Measures to speed the building of the new nuclear power stations will include what may be a highly controversial "streamlining" of the planning process to prevent local objectors delaying construction.
"We'll be acting to ensure that energy companies, whether seeking to build gas storage facilities, wind farms or any other kind of large energy installation, are not faced with costly uncertainties and delay," Darling added. "Local concerns must be taken into consideration but the right balance has to be struck with the national need for our vital energy infrastructure."
The review also makes a commitment to lowering the cost of using renewable energy sources for electricity companies. This will mean subsidising less widely used renewable technologies.
UK electricity companies have an obligation to acquire 10% of their power from renewable sources by 2010. But they mainly opt for the cheapest option: onshore wind turbines.
The Carbon Trust last week urged the government to provide subsidies for the less successful and more expensive renewable technologies like offshore wind, tidal and solar power. With new investment, Tom Delay, chief executive of the Carbon Trust says renewables could feasibly supply up to 13% of the UK's electricity by 2015 and 19% by 2020. This is close to the government's target of 20% renewables by 2020.
Investment worries
While welcoming support for renewables, Doug Parr, chief scientist at Greenpeace in the UK, said: "This renewable push should be seen in the context of what it is: just a way of delivering new nuclear build."
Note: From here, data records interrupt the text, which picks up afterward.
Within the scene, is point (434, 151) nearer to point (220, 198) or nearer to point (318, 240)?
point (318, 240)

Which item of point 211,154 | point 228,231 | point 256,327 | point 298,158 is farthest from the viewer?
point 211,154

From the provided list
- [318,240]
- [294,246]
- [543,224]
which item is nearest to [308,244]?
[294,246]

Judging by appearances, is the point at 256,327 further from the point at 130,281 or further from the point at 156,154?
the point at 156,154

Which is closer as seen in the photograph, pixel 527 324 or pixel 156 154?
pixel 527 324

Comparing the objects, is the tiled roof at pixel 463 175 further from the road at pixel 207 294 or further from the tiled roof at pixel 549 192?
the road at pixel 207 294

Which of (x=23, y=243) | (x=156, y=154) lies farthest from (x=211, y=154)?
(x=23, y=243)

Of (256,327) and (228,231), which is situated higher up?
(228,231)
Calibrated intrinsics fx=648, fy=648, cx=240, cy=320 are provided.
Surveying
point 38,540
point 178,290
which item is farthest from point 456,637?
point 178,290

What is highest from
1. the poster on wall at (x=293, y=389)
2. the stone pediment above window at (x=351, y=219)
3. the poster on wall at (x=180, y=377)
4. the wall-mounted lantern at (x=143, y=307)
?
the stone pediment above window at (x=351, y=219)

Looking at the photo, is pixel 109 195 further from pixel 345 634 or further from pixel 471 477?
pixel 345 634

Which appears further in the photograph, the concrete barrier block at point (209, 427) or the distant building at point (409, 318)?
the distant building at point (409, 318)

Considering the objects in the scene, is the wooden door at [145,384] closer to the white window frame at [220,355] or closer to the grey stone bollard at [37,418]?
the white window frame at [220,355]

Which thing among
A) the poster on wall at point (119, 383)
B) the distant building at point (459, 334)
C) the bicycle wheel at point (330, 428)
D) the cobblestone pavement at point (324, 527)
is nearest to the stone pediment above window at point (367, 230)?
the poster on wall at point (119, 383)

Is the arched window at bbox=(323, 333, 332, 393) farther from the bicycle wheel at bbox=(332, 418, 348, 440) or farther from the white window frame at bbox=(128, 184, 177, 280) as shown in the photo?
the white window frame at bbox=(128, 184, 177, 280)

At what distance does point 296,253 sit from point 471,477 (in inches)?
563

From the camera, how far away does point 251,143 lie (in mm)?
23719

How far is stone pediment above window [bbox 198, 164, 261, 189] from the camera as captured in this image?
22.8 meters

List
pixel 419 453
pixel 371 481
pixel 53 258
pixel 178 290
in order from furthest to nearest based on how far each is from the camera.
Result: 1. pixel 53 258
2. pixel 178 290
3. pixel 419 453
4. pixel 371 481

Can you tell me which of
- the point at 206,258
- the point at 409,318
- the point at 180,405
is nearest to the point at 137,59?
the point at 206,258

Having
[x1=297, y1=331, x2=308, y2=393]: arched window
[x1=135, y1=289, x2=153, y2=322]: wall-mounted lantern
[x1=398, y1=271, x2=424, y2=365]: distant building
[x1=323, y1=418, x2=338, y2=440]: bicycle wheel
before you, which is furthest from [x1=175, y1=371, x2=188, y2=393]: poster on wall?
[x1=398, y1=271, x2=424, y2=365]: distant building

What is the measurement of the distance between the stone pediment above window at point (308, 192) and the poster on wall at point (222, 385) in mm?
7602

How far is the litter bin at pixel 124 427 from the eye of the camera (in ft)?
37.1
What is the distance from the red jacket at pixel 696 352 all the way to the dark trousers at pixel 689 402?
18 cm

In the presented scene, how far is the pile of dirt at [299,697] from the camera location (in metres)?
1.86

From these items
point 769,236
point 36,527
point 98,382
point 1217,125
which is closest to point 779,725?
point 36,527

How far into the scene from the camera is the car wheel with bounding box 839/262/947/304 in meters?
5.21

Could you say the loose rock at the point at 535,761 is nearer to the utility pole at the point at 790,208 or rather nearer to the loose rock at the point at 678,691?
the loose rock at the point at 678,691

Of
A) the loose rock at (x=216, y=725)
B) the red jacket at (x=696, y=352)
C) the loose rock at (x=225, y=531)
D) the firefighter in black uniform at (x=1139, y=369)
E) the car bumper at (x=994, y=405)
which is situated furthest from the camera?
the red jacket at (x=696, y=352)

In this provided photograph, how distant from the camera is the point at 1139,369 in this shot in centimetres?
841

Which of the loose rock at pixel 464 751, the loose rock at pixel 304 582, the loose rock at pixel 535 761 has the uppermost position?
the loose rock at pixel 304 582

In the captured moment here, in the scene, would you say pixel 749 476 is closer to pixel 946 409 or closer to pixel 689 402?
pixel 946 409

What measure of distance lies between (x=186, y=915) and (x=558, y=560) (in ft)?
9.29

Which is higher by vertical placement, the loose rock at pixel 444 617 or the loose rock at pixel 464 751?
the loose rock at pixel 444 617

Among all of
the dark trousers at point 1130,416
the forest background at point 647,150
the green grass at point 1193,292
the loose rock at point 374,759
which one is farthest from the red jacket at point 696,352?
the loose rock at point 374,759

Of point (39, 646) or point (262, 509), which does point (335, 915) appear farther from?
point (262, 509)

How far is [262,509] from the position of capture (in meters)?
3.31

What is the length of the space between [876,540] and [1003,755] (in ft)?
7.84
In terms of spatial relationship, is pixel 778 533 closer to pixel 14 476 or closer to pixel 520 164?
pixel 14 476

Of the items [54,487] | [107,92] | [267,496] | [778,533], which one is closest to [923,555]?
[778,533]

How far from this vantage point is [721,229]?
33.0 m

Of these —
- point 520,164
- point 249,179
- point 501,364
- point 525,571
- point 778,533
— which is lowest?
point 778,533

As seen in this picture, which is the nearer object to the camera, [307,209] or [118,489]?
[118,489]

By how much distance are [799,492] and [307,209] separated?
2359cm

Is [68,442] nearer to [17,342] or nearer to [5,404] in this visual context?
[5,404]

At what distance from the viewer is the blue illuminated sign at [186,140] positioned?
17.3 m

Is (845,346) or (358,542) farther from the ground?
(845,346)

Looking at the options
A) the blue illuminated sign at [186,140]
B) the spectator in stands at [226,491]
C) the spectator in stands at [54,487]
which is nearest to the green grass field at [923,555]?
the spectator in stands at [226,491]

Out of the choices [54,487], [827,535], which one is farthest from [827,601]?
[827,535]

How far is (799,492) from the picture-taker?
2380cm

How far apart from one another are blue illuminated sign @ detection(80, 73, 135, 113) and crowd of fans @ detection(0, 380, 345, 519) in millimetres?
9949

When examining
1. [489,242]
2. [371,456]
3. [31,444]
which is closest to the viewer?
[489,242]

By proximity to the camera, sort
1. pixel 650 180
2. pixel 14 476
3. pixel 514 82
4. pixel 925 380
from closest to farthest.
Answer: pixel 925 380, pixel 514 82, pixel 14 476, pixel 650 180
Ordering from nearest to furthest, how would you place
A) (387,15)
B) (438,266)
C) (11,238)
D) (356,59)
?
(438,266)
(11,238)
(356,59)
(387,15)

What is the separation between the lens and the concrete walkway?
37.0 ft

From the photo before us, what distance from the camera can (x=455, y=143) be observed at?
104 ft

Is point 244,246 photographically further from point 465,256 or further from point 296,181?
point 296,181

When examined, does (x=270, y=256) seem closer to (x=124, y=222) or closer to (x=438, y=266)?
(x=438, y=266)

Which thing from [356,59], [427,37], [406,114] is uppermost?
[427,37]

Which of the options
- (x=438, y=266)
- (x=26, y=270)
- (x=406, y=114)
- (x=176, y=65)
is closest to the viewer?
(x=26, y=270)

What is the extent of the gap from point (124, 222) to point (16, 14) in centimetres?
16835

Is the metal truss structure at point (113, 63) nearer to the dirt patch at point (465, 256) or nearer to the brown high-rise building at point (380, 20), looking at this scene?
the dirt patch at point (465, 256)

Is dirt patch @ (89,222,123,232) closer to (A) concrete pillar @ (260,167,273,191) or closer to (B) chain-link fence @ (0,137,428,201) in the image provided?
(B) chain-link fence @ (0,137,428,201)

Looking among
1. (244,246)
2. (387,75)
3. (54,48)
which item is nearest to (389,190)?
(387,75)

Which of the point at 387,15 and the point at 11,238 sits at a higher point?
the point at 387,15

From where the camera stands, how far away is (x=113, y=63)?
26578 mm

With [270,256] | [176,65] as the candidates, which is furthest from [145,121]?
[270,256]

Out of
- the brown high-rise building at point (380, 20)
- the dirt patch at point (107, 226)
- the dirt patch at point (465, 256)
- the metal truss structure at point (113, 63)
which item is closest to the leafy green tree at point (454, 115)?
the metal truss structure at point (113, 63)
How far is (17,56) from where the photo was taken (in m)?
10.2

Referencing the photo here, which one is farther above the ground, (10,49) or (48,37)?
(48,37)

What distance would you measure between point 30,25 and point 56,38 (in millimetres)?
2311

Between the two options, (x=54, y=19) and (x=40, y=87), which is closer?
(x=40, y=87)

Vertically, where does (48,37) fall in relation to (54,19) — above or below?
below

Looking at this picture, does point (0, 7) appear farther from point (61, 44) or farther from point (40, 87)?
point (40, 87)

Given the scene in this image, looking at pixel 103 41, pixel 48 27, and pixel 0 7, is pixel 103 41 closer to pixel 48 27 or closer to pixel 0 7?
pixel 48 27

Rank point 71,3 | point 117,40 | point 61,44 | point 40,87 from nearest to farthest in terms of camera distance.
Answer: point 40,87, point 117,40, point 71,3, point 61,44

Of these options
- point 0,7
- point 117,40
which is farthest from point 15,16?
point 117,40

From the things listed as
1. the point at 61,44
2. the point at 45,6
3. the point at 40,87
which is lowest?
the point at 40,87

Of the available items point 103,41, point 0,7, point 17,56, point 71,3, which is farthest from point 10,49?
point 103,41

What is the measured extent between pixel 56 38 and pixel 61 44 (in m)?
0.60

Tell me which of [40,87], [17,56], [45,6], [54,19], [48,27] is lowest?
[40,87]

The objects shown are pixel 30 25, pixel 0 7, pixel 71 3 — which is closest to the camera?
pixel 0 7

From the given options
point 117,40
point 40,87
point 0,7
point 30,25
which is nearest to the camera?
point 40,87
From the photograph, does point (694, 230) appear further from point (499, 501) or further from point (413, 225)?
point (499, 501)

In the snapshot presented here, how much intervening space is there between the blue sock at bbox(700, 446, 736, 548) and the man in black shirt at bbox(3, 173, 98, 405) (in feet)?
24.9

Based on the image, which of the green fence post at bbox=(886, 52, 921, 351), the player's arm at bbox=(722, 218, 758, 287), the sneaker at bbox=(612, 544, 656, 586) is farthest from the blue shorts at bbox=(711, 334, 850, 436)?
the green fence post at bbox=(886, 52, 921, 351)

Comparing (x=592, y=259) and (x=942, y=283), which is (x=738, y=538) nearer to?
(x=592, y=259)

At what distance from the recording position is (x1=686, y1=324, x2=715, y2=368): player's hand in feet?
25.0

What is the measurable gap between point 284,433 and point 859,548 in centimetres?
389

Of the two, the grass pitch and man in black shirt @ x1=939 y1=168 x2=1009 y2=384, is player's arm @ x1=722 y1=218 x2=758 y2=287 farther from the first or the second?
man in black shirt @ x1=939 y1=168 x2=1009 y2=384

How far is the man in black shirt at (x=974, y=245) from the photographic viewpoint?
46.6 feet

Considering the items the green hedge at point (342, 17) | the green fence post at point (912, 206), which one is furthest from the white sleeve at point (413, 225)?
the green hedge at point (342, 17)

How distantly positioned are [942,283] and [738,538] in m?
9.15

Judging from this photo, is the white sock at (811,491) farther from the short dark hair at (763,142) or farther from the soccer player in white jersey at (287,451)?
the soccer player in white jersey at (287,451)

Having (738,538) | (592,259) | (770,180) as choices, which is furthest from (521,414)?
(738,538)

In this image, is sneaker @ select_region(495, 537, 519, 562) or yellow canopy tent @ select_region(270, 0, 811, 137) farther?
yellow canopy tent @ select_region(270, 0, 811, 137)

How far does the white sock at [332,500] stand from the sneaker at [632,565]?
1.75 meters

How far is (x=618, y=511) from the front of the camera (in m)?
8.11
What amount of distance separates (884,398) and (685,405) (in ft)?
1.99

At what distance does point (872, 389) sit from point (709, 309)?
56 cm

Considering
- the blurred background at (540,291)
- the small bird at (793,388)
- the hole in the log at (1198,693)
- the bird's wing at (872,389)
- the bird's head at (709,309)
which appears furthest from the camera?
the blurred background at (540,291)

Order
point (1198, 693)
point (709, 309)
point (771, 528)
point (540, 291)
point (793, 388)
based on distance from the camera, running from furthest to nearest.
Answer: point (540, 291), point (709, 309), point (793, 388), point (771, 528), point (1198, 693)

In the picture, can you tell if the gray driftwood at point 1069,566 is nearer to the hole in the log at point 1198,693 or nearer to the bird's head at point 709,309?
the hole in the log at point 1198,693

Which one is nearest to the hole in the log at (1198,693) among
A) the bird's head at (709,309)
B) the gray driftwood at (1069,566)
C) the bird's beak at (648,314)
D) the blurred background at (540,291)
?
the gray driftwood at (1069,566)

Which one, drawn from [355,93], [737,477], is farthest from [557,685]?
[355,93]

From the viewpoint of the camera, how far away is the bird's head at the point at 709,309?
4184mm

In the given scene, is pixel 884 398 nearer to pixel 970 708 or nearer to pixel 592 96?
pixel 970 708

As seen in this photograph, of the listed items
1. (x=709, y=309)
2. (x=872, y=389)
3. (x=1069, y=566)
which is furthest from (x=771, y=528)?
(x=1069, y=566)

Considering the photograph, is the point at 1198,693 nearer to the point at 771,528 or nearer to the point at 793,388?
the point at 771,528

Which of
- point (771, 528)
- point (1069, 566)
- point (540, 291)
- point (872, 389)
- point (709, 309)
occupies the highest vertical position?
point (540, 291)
Parr also questions whether the investment community will be willing to pay to build, manage and handle waste from the nuclear power stations. He cites a report from Standard & Poor's, the credit ratings agency, which earlier in 2006 warned investors that cost overruns are "highly probable" on new nuclear power station projects.
"The headlines today might be about new nuclear build, but the devil will be in the detail," Parr adds. "There is a huge level of risk for anyone putting up the money for a nuclear power station and there is a distinct possibility the investment the government is seeking won't be there."
Other environmental groups reacted negatively to the review. "The idea that we are facing an enormous energy gap which only nuclear power can fill has been a classic piece of spin," said Keith Allott, head of climate change at the World Wildlife Fund. "Nuclear is a costly red herring and it will be the taxpayers who end up covering the costs of an uneconomic industry and future generations who deal with its legacy of radioactive waste."
Kevin Anderson, director of the energy programme at the Tyndall Centre for Climate Change Research, UK, said the review focuses disproportionately large-scale electricity generation. "There is no real action proposed to realise the substantial potential of alternative means of generating low-carbon power, such as micro-generation of electricity at the community-level," he said.